"Ho! stealing!" growled Larry; "as ef there was any one of us aboard worth robbing! No, that don't appeal to me; it's something wus."

"Worse," Bill also thought it. He stood for a while silent and thoughtful and then crept out of the cabin. Yet though he watched from the waist of the ship for an hour, and Jim, who relieved him, sat there for a similar period, nothing occurred to arouse their suspicions. A little later, Larry, with a blanket wrapped round him, groped his way along the deck and lay down at the doorway which led into the forecastle.

"If the feller's on the roam, he's got to roam over me," he thought, as he made himself comfortable. "Of course it may be as he wants to get down one of the hatchways. Ef so, Tom, watching back there, will spot him."

Yet the night passed without incident, and on the following day the three friends continued with their plan, though now doubting more than ever the justice of their suspicions. As to the imposition they were practising, it was never suspected by any of the crew of the steamer.

"That there young Larry's ill," said a stoker, as he pushed his head up from the engine companion and wiped the sweat from his brow with a dirty rag, which had been clean that morning, and which he removed from his neck, as is the habit of the fraternity, "he's just the look of a man what 'ud go down. Pneumonia, eh?" he remarked, as he casually plugged tobacco into the bowl of his pipe. "Huh! shouldn't wonder!" he nodded wisely. "Thin, delicate sort of a chap what 'ud break up easy. That sort doesn't make old bones. Perhaps dead afore morning! You never know! So long, sonny!"

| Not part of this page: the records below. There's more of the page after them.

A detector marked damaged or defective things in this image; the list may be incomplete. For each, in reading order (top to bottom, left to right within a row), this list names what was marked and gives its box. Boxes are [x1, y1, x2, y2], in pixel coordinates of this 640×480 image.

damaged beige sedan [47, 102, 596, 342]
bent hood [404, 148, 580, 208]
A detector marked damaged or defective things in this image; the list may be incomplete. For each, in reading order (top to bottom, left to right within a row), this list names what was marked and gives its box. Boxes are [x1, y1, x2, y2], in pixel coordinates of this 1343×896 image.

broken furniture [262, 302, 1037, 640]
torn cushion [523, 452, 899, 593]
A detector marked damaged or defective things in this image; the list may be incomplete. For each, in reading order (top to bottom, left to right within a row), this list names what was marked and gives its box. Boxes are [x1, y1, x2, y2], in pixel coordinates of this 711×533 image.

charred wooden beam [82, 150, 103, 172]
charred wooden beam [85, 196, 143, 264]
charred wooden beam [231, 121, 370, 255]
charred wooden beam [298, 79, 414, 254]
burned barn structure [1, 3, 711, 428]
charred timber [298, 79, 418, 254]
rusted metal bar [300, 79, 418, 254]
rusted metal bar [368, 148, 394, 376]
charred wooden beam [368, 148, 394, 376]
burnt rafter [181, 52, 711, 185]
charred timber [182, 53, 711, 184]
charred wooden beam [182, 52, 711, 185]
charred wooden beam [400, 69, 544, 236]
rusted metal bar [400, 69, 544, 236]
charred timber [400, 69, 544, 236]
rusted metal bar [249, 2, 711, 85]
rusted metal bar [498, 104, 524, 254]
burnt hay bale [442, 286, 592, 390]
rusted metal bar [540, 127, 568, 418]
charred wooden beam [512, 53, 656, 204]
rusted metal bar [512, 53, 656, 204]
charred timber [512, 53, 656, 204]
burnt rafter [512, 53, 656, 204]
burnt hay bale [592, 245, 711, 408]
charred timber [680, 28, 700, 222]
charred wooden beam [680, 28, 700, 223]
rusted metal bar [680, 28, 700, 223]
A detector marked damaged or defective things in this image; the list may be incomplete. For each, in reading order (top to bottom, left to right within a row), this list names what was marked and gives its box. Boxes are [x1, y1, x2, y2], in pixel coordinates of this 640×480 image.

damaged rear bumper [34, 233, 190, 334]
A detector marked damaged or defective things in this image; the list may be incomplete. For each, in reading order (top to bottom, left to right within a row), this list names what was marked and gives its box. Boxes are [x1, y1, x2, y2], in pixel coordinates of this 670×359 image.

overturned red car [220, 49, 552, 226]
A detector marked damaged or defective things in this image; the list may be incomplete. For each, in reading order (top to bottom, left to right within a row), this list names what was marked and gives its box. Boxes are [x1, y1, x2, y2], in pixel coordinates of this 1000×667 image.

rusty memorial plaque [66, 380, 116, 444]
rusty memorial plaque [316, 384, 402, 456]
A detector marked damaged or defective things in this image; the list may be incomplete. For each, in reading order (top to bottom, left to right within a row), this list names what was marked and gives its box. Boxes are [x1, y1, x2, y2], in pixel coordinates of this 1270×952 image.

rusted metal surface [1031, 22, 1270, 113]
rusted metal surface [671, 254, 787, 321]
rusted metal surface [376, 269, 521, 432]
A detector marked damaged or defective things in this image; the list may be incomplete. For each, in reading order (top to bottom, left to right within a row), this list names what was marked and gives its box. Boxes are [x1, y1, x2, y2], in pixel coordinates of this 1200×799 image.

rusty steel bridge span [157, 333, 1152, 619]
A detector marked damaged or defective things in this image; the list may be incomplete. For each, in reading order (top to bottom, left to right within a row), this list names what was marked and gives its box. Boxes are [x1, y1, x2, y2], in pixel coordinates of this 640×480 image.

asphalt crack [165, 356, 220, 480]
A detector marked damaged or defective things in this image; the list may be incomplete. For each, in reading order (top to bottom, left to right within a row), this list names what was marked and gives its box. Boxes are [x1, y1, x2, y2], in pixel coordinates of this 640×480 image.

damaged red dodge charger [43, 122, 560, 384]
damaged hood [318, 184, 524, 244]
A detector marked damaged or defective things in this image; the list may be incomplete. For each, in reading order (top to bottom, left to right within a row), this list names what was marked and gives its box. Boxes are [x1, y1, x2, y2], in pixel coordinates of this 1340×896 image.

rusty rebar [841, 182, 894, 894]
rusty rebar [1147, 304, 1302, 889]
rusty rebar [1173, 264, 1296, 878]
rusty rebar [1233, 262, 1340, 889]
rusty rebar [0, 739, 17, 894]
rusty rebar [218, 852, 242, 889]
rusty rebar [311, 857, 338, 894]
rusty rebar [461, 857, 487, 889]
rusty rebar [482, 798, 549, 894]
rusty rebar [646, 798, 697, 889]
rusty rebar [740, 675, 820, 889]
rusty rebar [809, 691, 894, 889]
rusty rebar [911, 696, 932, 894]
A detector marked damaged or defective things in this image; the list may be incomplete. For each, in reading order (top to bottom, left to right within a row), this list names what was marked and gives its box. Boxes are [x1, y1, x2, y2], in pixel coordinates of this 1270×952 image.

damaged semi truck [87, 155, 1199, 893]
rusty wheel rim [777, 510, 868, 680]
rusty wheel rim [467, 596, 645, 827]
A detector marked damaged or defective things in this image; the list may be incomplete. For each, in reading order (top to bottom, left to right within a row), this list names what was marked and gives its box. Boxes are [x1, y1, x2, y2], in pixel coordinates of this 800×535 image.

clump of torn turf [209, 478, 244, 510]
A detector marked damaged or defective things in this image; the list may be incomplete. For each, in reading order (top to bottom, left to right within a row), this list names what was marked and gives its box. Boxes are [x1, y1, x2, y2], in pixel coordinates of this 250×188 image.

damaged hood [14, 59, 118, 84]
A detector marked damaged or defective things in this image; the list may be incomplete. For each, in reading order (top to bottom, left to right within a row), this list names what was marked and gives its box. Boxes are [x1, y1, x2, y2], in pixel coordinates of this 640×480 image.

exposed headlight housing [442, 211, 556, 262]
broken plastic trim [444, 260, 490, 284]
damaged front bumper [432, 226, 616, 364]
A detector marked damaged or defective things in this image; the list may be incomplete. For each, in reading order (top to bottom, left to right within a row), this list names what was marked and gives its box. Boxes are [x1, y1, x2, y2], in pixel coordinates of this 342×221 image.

The beaming face, the smoking clay pipe, the black head of tousled hair disappeared; the stoker dived down into the bowels of the ship, and the man to whom he had addressed his somewhat lugubrious remarks heard the rattle of his stoking shovel a few moments later. If the stoker himself could have seen Larry his exclamations might well have been varied.

"Never felt better in all my life," said the invalid, as he sat in the corner of the cabin, smoking a cigar, which, as was his wont, was tucked into the corner of his mouth alongside his teeth, and caused a bulge in one cheek. "Never! Only I'm puzzled about this matter, and don't I want to catch this fellow?—that is," he added, "ef there is a feller, ef young Bill didn't imagine him. He's young is Bill, and there's no saying ef he's grown out of all his youthful imaginings yit."

Whereat Bill flared up, and became even more determined to discover the culprit.

"For I'm sure," he told himself, as he walked up and down the deck, "that I saw someone—someone who was slinking about—a suspicious someone. Well, we shall see. We are more than half-way across to England now, and in a couple of nights we shall make the north coast of Ireland. If anything is going to happen, it's got to happen pretty soon. We shall see!"